I'm not naive, I know that the world we live in is mostly driven by profits and that marketing teams are sometimes ready to push the envelope as far as they can in order to increase credibility up to the point where they fool people on product's ability to execute. This is what VMware has been doing for the past few weeks and I feel very uncomfortable with this practice. Spreading FUD in the hope of gaining illegitimate endorsement by twisting statements, pictures and IP is not the level of standard we can expect from such a company. Or at least it was not the case a few years ago when everything was set fair, now things are a little bit different. Financial pressure may impose being more "creative" when it comes to building marketing strategies. However reading those fallacies makes me blow my top and I think reality needs to be clarified at the very least, both from a messaging and technical standpoint. In the next paragraphs, I'm going to expose these statements, explain where they're coming from, and detail why they're completely absurd and most importantly what is the reality behind them.
Lying about the facts
First statement from VMware:
"Last week, we were acknowledged by Cisco at Cisco Live in Berlin! They are now saying we are perfect for the virtual world and ACI is for Physical."
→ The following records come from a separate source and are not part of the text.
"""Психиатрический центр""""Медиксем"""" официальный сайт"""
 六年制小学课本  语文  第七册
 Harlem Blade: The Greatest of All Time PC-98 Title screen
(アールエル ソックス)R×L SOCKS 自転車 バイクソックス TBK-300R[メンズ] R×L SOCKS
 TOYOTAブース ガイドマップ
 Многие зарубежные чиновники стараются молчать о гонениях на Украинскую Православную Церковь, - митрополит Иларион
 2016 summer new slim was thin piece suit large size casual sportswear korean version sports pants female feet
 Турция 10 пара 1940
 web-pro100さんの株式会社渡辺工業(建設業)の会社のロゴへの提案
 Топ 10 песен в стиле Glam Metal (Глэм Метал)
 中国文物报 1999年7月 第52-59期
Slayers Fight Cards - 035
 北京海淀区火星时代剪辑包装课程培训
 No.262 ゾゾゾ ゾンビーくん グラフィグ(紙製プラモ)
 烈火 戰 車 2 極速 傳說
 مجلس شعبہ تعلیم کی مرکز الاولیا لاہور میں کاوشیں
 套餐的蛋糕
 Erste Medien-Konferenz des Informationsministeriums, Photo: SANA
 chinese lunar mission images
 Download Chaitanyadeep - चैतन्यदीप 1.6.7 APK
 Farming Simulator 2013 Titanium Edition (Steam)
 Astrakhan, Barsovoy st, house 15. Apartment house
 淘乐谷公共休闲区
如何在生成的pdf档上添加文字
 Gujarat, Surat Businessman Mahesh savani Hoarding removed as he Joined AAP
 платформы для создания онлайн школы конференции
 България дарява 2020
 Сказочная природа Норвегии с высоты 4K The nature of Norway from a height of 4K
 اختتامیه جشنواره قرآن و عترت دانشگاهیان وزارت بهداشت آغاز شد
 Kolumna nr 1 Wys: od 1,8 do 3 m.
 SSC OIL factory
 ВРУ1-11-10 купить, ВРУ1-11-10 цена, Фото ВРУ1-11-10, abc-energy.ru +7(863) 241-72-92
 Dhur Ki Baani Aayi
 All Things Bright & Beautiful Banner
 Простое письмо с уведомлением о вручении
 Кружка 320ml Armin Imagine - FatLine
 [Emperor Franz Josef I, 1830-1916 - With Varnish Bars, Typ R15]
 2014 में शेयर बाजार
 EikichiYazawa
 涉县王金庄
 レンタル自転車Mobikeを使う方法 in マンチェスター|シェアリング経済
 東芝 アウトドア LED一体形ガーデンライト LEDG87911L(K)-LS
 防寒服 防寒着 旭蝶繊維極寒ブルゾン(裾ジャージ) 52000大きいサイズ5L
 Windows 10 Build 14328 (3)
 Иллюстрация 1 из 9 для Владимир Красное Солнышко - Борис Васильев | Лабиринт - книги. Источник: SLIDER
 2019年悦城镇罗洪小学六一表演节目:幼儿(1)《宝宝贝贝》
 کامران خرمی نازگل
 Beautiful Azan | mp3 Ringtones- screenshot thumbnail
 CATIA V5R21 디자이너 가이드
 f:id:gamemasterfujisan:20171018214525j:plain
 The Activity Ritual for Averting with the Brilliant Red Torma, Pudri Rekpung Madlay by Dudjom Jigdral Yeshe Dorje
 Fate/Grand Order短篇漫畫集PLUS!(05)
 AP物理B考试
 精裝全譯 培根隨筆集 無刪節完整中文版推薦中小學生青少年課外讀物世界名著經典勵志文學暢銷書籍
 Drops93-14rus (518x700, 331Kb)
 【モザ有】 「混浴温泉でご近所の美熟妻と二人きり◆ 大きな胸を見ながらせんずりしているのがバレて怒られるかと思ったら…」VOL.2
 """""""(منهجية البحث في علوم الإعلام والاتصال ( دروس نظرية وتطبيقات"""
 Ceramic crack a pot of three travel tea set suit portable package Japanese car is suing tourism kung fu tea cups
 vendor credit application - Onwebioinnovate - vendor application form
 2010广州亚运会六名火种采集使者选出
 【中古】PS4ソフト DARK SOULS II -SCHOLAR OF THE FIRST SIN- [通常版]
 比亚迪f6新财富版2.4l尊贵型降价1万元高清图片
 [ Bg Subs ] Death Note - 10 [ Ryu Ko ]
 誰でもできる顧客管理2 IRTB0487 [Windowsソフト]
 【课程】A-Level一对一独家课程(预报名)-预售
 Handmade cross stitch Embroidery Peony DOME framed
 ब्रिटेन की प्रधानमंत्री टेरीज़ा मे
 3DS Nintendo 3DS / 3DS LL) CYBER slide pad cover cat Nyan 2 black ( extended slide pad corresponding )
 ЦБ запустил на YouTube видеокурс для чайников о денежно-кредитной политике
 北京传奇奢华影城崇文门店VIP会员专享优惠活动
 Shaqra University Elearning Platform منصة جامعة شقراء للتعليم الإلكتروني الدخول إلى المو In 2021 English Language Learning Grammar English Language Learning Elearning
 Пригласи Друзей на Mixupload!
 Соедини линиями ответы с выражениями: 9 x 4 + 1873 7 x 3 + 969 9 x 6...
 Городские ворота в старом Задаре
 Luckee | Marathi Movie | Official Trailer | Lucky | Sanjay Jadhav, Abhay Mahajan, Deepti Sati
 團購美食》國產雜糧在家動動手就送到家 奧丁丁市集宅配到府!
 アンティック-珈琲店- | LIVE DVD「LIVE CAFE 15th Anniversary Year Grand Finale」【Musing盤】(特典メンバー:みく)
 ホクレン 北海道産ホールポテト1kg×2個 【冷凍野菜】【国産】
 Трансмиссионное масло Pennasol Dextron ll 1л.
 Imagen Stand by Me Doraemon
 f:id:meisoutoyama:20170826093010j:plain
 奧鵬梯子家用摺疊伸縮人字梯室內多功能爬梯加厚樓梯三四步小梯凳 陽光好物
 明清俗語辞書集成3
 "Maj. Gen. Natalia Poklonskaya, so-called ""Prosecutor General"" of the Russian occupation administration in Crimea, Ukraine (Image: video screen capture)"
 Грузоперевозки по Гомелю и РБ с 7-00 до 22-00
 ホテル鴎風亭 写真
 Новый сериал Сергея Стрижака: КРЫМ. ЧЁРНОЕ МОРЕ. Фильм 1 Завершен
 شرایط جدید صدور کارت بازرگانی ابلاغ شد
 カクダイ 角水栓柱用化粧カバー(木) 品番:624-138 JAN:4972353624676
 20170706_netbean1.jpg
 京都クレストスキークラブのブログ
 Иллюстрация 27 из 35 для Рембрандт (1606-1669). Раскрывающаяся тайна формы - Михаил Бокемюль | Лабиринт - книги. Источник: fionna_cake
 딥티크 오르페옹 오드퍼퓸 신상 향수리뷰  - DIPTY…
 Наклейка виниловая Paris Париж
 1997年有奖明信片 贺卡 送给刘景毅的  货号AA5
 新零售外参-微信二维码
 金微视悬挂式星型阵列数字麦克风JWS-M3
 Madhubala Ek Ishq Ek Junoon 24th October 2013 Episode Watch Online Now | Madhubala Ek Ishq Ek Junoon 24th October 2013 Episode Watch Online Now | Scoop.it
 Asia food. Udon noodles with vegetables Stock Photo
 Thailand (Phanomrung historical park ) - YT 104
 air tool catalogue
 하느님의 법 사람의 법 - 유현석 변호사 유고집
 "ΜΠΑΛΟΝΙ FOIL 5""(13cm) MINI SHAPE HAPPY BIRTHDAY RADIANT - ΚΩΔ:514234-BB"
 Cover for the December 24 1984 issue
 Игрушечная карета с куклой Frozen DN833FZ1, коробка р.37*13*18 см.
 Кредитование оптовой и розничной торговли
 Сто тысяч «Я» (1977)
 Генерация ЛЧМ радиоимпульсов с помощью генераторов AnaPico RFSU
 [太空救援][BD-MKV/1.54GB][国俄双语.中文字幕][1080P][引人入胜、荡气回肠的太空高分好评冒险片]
Well this one is the most ridiculous. Here VMware is claiming that we are not targeting ACI for virtual environments and that we recognise NSX as the best solution for SDN. This sounds like an obvious fallacy but still, this may be misleading when you don't know where that statement is coming from.
At Cisco Live in Berlin two weeks ago, a colleague of mine - Steve Sharman - gave a very good session about ACI for network admins. If you want to see the full content, look for BRKACI-2005 on CiscoLive Online. For 1.5 hour, Steve explains ACI concepts from a network administration point of view and does a very good job at it. He's got a section focussing on virtual environments integration and a specific use case depicting a scenario where customers may want to integrate ACI with NSX. Actually he asked me to review this particular slide and I found the initial intention of showing how open is ACI very laudable. After a few amendments to the drawing, we ended up with the following detailed diagram, showing all the complexity of adding NSX on top of ACI.
Let's explain this slide in more details.
At the bottom part of the diagram, you can notice an EPG (Endpoing Group) called "NSX_Transport". In the case of NSX, this EPG will transport VXLAN frames encapsulated by the hypervisor VTEP. And this is the very first thing that doesn't make a lot of sense if you've already got ACI. You don't need to bother with extra management of host overlays, which provides poor scalability and adds extra head-end replication (HER). Alternatively you can use multicast, but you have to get PIM configured on the network when adhering to VMware L3 fabric "best practice" with NSX. More importantly, the NSX based overlay hide Virtual Machines from a network point of view (MAC addresses and IP addresses, unless you want to advertise /32 everywhere in the data center), making end-to-end visibility impossible. Here VMware would obviously argue that you can correlate underlay (physical network) and NSX by using vROPs, of course at an additional cost.
All this overlay management comes out-of-the box with ACI and you don't need to invest in other monitoring tools as it does provide end-to-end visibility for both virtual and physical. It is fully programmable via RESTful API's or using a Python SDK, which NSX is still lacking after 2 years...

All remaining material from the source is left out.